The Soviet Government was forced to give up the Black Sea fleet to Germany (as a matter of fact a great part of the fleet was blown up to prevent its falling into German hands) and was forced to accept the principle of individual exchange of war prisoners, whereby hundreds of thousands of Russian workers and peasants were left to work in Germany in slavery under the Kaiser. And why had the ultimatums, which were showered upon the Soviet government from Berlin, to be accepted?

Because the Russian army had been ruined. And why was it ruined? Because the Allies had tried, all through the spring and summer of 1917, to force the Russian workers and peasants to fight for the objects which were disclosed by the Bolsheviks in the secret treaties [including the carving up of the Ottoman Empire in the event of Allied victory]. Whenever the Russian people, either through the Soviet or through the more progressive members of the Provisional Government, asked the Allies to define their war aims, they were met by platitudes about liberty and justice. Meanwhile the peasants and workers were starving and had no prospect before them but endless war for the undefined aims of foreign governments.

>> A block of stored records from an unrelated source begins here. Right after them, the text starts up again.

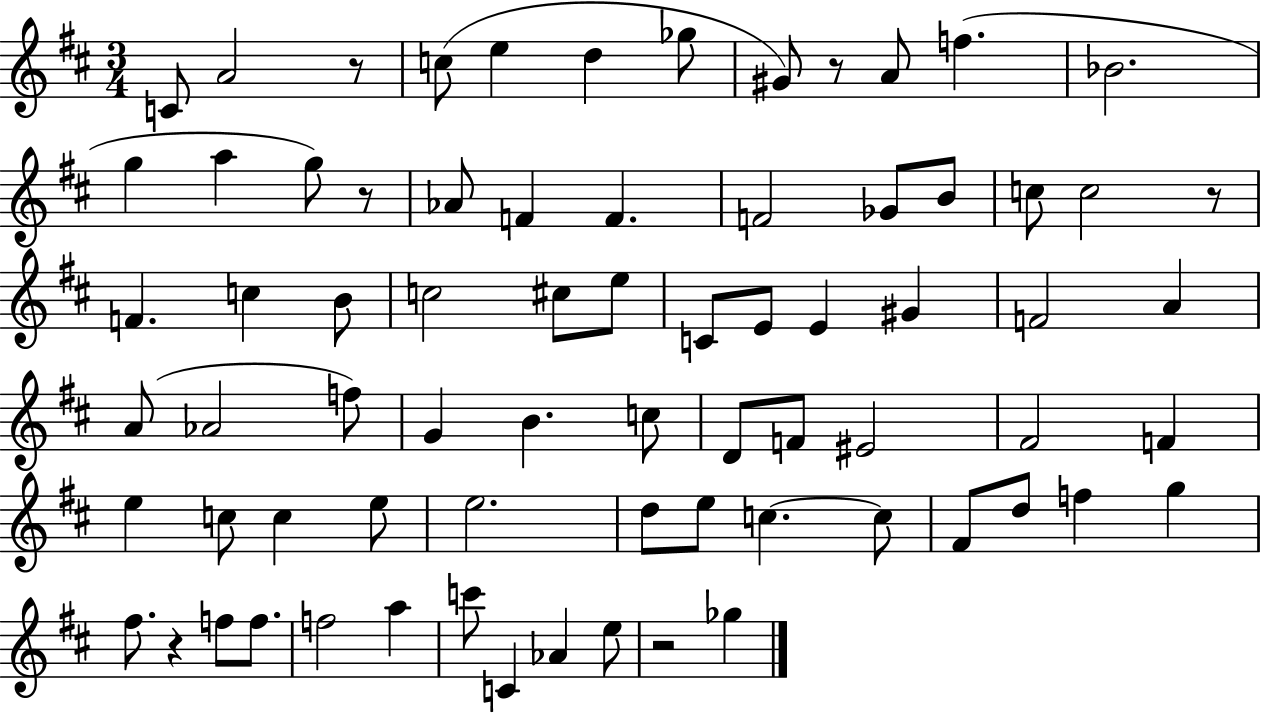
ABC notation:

X:1
T:Untitled
M:3/4
L:1/4
K:D
C/2 A2 z/2 c/2 e d _g/2 ^G/2 z/2 A/2 f _B2 g a g/2 z/2 _A/2 F F F2 _G/2 B/2 c/2 c2 z/2 F c B/2 c2 ^c/2 e/2 C/2 E/2 E ^G F2 A A/2 _A2 f/2 G B c/2 D/2 F/2 ^E2 ^F2 F e c/2 c e/2 e2 d/2 e/2 c c/2 ^F/2 d/2 f g ^f/2 z f/2 f/2 f2 a c'/2 C _A e/2 z2 _g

But in spite of its isolation the Soviet Government, in the spring of this year, commenced a program of social reconstruction. In order to succeed in this sphere it was necessary to receive help from economically more advanced countries...[this was refused at every turn]. The governments of England and France, in order to recoup themselves for the losses of the London and Paris bankers incurred by the Russian Revolution are now trying to overthrow the Soviet government and reestablish a government with the aid of armed hirelings, which will impose again the milliard tribute of the loans of Tsarism upon the backs of the Russian workers and peasants.

I categorically assert that the anarchy and famine now raging in Russia is the deliberate work of the imperialist governments of Europe, and in this respect the governments of the Allies and of Germany behave like vultures of the same brood. At the end of the eighteenth century the landlords of England declined to treat with the ambassadors of the free French republic and declared war upon a people who had cast off a feudal tyranny.

Today the banking oligarchies in London try to strangle by isolation and spread of famine the great movement of freedom that has sprung up in Eastern Europe. They will not succeed now, just as they did not succeed then, and the conquests of the Russian Revolution will endure, as did the conquests of the French Revolution last century. But to bring this about, the workers of England must know the truth, and, knowing it, must dare to act.